Wednesday, May 11, 2011

Short Sales

Short sales are properties for sale on the market that the seller owes more to the lender than the propoerty is valued for at the current market value.  The seller loan is referred to as upsidedown.  The property has a 2 part negotiation involved on an offer.

(1) The seller aaccepts the sale.
(2) The lender accepts the sale.

Otherwise on offer the sale is similar to a traditional sale except longer 60 to 90 days or even more.  The more lenders the more step(2) partners involved to accept the sales price & terms.

Lika a tradional sale the seller can accept, reject or renegotiate the offer.  Then the process is repeated by each lender tharough a short sales negotiator assigned by each lender.  Besides the other steps on the buyers side of a traditional sales extra appraisals or breoker price opinions are on going to evaluate the market value of the property and negotiate the short fall with the sellers.  

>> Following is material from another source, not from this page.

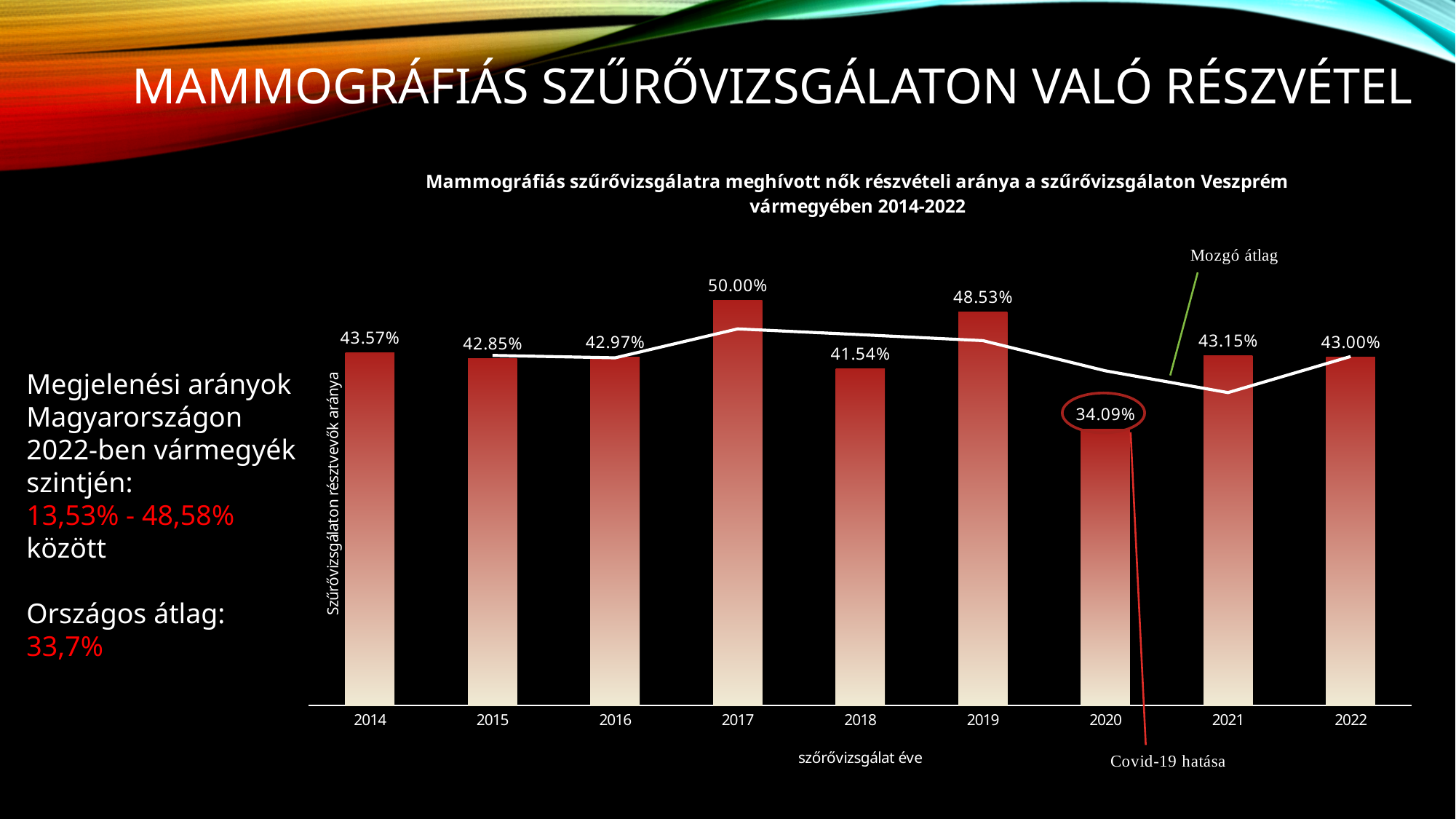
How many years are shown on the x axis of the chart? 9 Which year has the highest participation rate? 2017 What is the difference between the participation rates for 2019 and 2018? 6.99% What is the participation rate for 2017? 50.00% What is the participation rate for 2020? 34.09% Which year has a higher participation rate, 2019 or 2021? 2019 What is the participation rate for 2014? 43.57% What does the white line on the chart represent, according to the annotation? Mozgó átlag What is the participation rate for 2022? 43.00% What is the difference between the participation rates for 2017 and 2020? 15.91% What kind of chart is shown on the slide? Bar chart Which year has the lowest participation rate? 2020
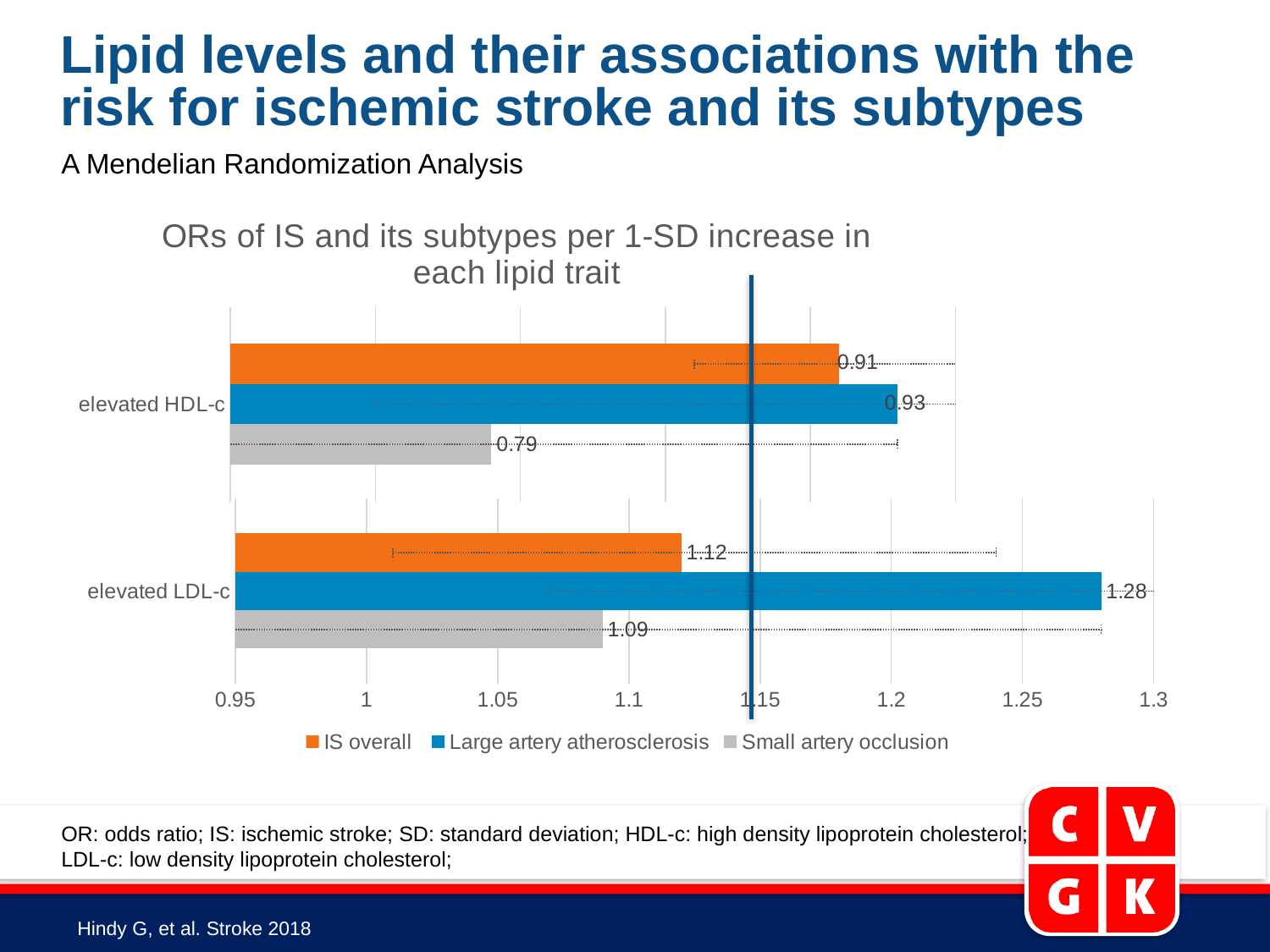
How many series does the legend list? 3 What type of chart is shown on the slide? Bar chart Which series has the lowest OR for elevated HDL-c? Small artery occlusion What is the OR for Small artery occlusion for elevated LDL-c? 1.09 What is the OR for Large artery atherosclerosis for elevated LDL-c? 1.28 What is the difference between the Large artery atherosclerosis OR and the IS overall OR for elevated LDL-c? 0.16 Which is larger for elevated HDL-c: the OR for Large artery atherosclerosis or the OR for Small artery occlusion? Large artery atherosclerosis What is the OR for Small artery occlusion for elevated HDL-c? 0.79 What is the OR for IS overall for elevated HDL-c? 0.91 How many lipid trait categories are shown on the chart? 2 What is the OR for IS overall for elevated LDL-c? 1.12 Which series has the highest OR for elevated LDL-c? Large artery atherosclerosis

Will a buyer get a better buy with a short sale is dependent on the lenders acceptance of the terms & price on each transaction.  As with every transaction the seller and the seller's lender(that owns more than 100% of the value of the property) must accept the final terms of the price & negotiations for the property to proceed and close with the buyer meeting all of the usual pre-approval process steps of a traditional sale.

Buyers should consult with both a realtor a competent attorney that is knowledgable working short sales transactions to protect there interests as every short sale may not be accepted at the original seller accepted offer price and terms.